Adam Cristman thought he would be playing regularly for championships after joining the Revolution in 2007. Cristman performed as a substitute as the Revolution won the ’07 US Open Cup and ’08 SuperLiga, and was on the bench for the ’07 MLS Cup loss to Houston. But Cristman was traded to Kansas City for a draft choice and allocation money after the 2008 season and did not return to a title game until last month, when he was in the starting lineup as the Los Angeles Galaxy took a 1-0 win over Houston in the MLS Cup.
“This was a similar situation, because LA had been to the final and lost on PKs [in 2009],’’ Cristman said. “There were similarities in the team makeup - all the pieces were there for both [the Galaxy and Revolution]. The differences were only execution in the final game and having bounces go your way.
“The New England teams were amazing. It was more surprising they didn’t win with the teams they had.’’
The Galaxy’s designated players made the difference in the title game, Landon Donovan converting off a sequence involving David Beckham and Robbie Keane.
“I would argue New England had world-class players - Taylor Twellman, Shalrie Joseph, Steve Ralston, Jeff Larentowicz,’’ Cristman said during the Galaxy’s postseason Asian-Pacific tour last week. “Honestly, the only difference was there was almost like a pressure in New England - we keep losing in the finals, we can’t keep doing that, and we have to win one of these. In LA, it was like they had already won championships in the past and they knew - it was that subtle difference - we’re maybe going to win, but we don’t have to win.’’
Cristman scored 10 goals in 46 games for the Revolution despite foot fractures and a turf toe injury.
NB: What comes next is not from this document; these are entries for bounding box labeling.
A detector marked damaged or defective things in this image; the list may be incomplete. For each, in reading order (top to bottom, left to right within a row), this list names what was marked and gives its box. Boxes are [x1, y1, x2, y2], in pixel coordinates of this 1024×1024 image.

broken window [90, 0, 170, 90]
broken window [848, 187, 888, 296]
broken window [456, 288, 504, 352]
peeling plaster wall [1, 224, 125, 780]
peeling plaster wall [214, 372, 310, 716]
Cristman played a total of 22 games in 2009 and ’10 for Kansas City and D.C. United, then started this season on the disabled list following knee surgery.
“Several times in the past two or three years I thought it was the end of the line,’’ Cristman said. “I have to thank Bruce [Arena] for giving me the chance to come back and believing in me and giving me the time to fully heal.
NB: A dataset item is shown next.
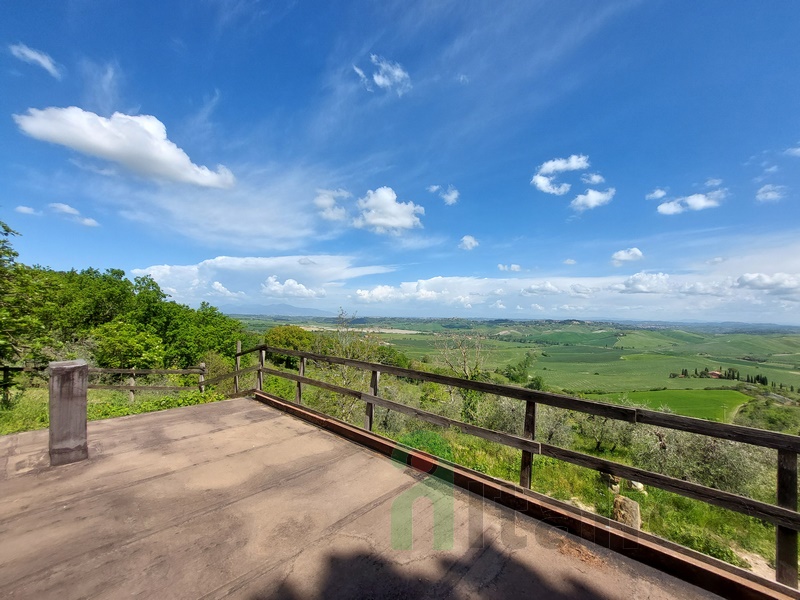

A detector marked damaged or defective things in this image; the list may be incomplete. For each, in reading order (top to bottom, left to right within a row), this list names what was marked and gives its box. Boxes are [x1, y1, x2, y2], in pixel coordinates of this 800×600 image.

“When I was in New England, you get past the fact you are playing on [artificial] turf for all your home games. But knowing the difference playing on grass, the amount of wear and tear on turf is a lot greater and guys will tell you their knees and ankles hurt and there is a lot of joint stuff from the harder surface, and you get stiffer. If you do that over the course of a season it makes a difference.’’
Cristman has become accustomed to the Galaxy’s star power.
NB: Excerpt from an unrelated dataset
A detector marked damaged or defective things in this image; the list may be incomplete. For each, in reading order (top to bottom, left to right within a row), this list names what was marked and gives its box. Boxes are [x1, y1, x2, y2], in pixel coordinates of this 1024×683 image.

“When I came in for my first game in New England, they had Taylor Twellman and Shalrie Joseph and I thought they were high-profile guys,’’ Cristman said. “Playing with Beckham and Landon, they are pretty well-known worldwide, and there is a little more hype and a lot more attention to it. It makes you feel like you’re like all the teams around the world with the media attention, especially here in Asia, and when we play in Central America. I’ve never seen so many cameras and people swarming hotels and buses like here. These guys are icons worldwide. It’s a big hype and it feels like this is soccer on a global scale.’’
Cristman has started only 18 MLS games since leaving the Revolution, but he earned a starting role in the final last month after Chad Barrett sustained an injury.
“Every player works hard their whole career to win a championship,’’ Cristman said. “To be able to look back and say I played on two of arguably the best teams in the first 16 years of the league, I’m incredibly honored to have played with great players in New England and here.’’
Tops in his field
Jay Martin, a Hingham High and Springfield College graduate, became the men’s all-time winningest soccer coach in guiding Ohio Wesleyan to a 2-1 win over Calvin in the NCAA Division 3 title game Saturday. Martin is 608-115-49 since beginning his career with the Battling Bishops in 1977. Joe Bean had 607 victories at Bridgeport, Quinnipiac, and Wheaton (Ill.) from 1962-2006. The referee for the championship game in San Antonio was Boston’s Gus St. Silva, a former MLS referee.